→ Work instruction
Quote the entries below from the line with "scientific name: Cervus elaphus" through the line with "A: Cervus elaphus (red deer).", both ends included, and only those lines.

→ Records from a dataset

****************

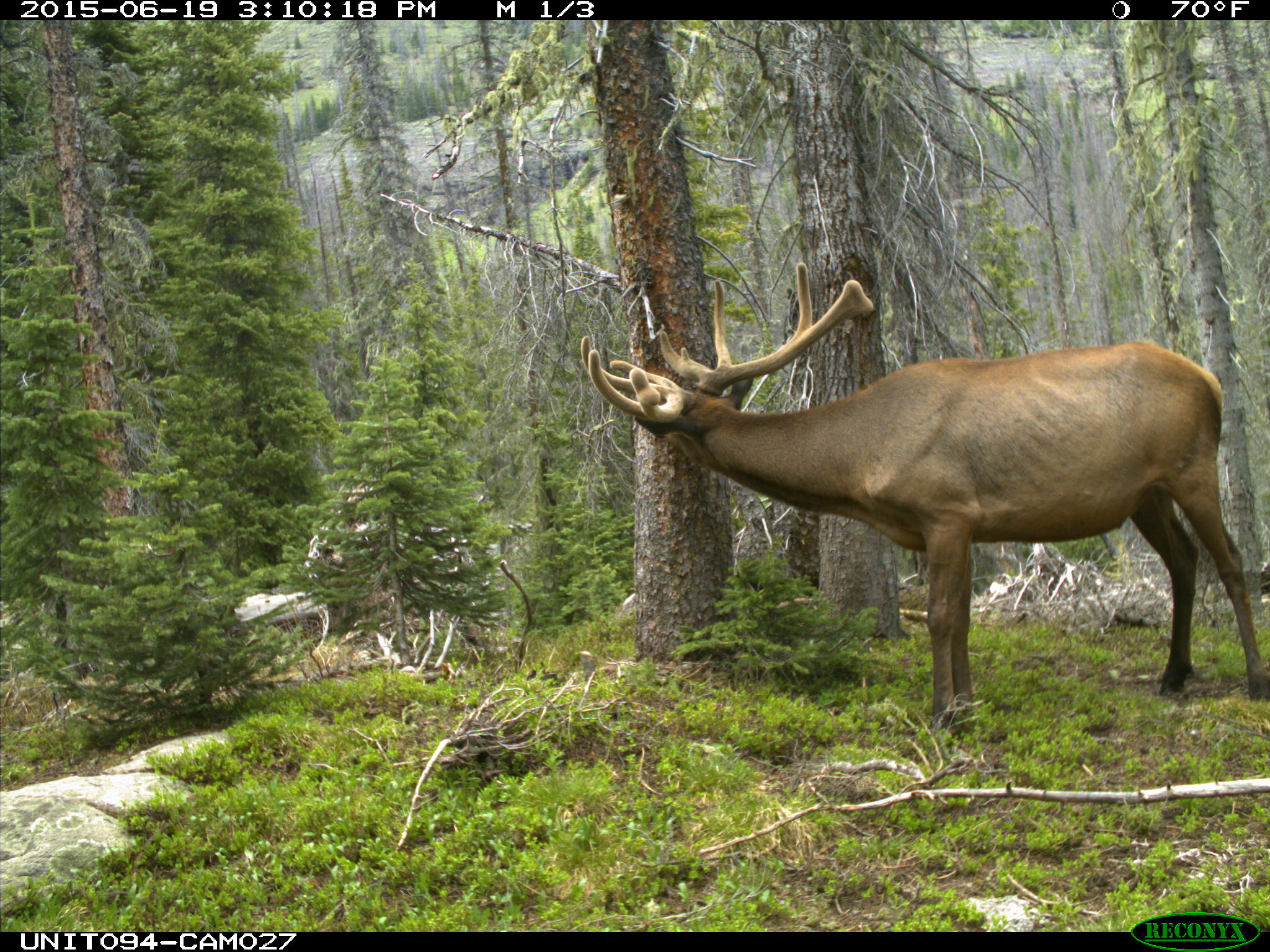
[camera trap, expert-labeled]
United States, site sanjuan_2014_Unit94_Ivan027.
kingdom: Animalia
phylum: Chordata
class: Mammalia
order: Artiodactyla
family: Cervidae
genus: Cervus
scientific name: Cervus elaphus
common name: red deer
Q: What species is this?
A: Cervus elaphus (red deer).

****************

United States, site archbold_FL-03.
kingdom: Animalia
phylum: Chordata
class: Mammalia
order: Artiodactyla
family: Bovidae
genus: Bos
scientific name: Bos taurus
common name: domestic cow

****************

→ Task solution
scientific name: Cervus elaphus
common name: red deer
Q: What species is this?
A: Cervus elaphus (red deer).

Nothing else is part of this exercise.